Hampir di semua seri yang sudah bergulir, keempat pembalap Honda baik di tim pabrikan maupun satelit, Luca Marini, Joan Mir, Johann Zarco dan Takaaki Nakagami, selalu terpuruk di barisan paling belakang.

Akibat hasil minor yang terus berlanjut itu, Honda seperti jalan di tempat.

Tidak ada perbaikan apapun yang terlihat dari usaha mereka sejauh ini.

Termasuk dari sesi tes Jerez pekan lalu, Honda juga tidak menunjukkan tanda-tanda istimewa dari keempat pembalap yang terjun melakukan pengujian.

Meski begitu, Alberto Puig selaku Manajer Tim Repsol Honda, menyangkal semua dugaan tersebut.

Puig menegaskan bahwa ada beberapa hasil yang didapat dari tes Jerez yang berguna bagi mereka.

Meski, dia juga tidak bisa mengatakan bahwa hal tersebut adalah hal besar.

“Karena kami masih belum mengetahui di mana kami harus memperbaikinya. Kami punya empat pembalap dan kami berusaha memanfaatkan mereka untuk mencoba berbagai hal. Jadi setiap orang menguji hal berbeda.”

“Tentu saja kami berupaya mencari kombinasi yang paling tepat.”

Puig tidak mau Honda dianggap berpangku tangan dan terjerembab dalam keterpurukan.

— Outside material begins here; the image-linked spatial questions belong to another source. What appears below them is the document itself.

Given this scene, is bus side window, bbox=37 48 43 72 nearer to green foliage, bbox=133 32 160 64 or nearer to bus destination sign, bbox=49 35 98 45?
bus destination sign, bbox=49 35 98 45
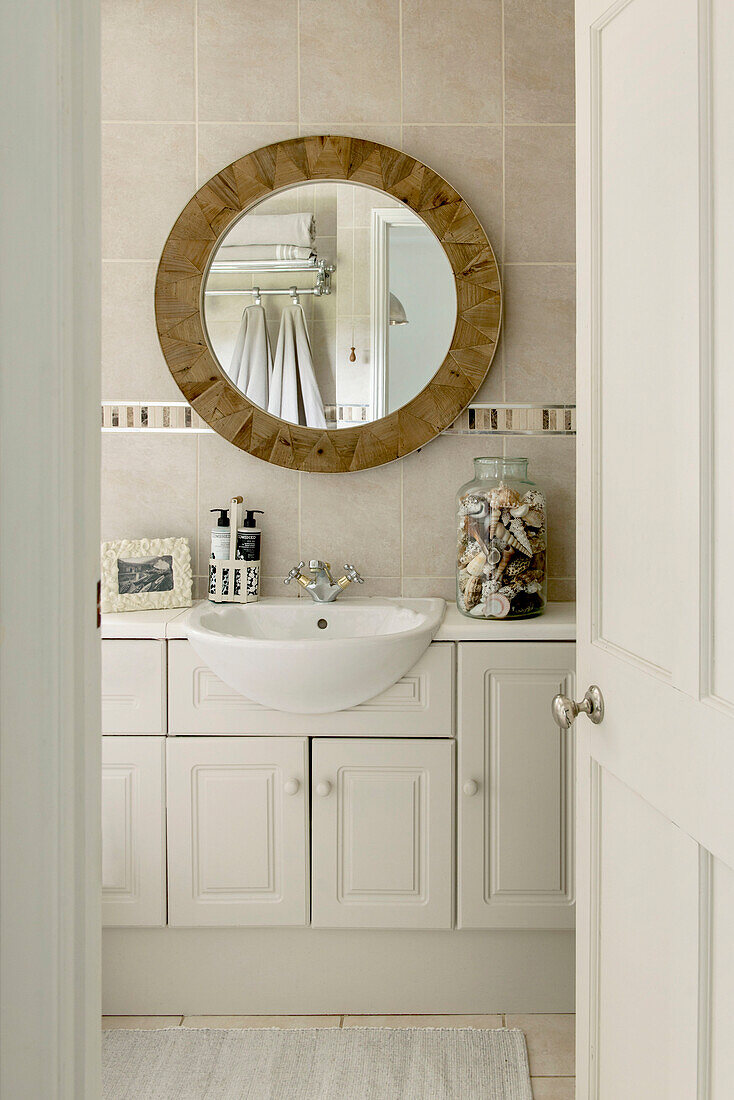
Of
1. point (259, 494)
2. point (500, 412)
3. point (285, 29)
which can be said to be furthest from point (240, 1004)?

Pria asal Spanyol itu selalu membuat penegasan bahwa timnya tidak tidur dan terus bekerja keras.

“Kami harus melanjutkan apa yang kami lakukan sekarang. Kami bekerja sangat keras, Honda tidak tidur,” ujarnya.

“Ini adalah sesuatu yang harus saya tegaskan. Hal pasti yang bisa saya katakan sekarang adalah kami hanya belum mampu menemukan arah yang kami harapkan dan inginkan,” ucap Puig.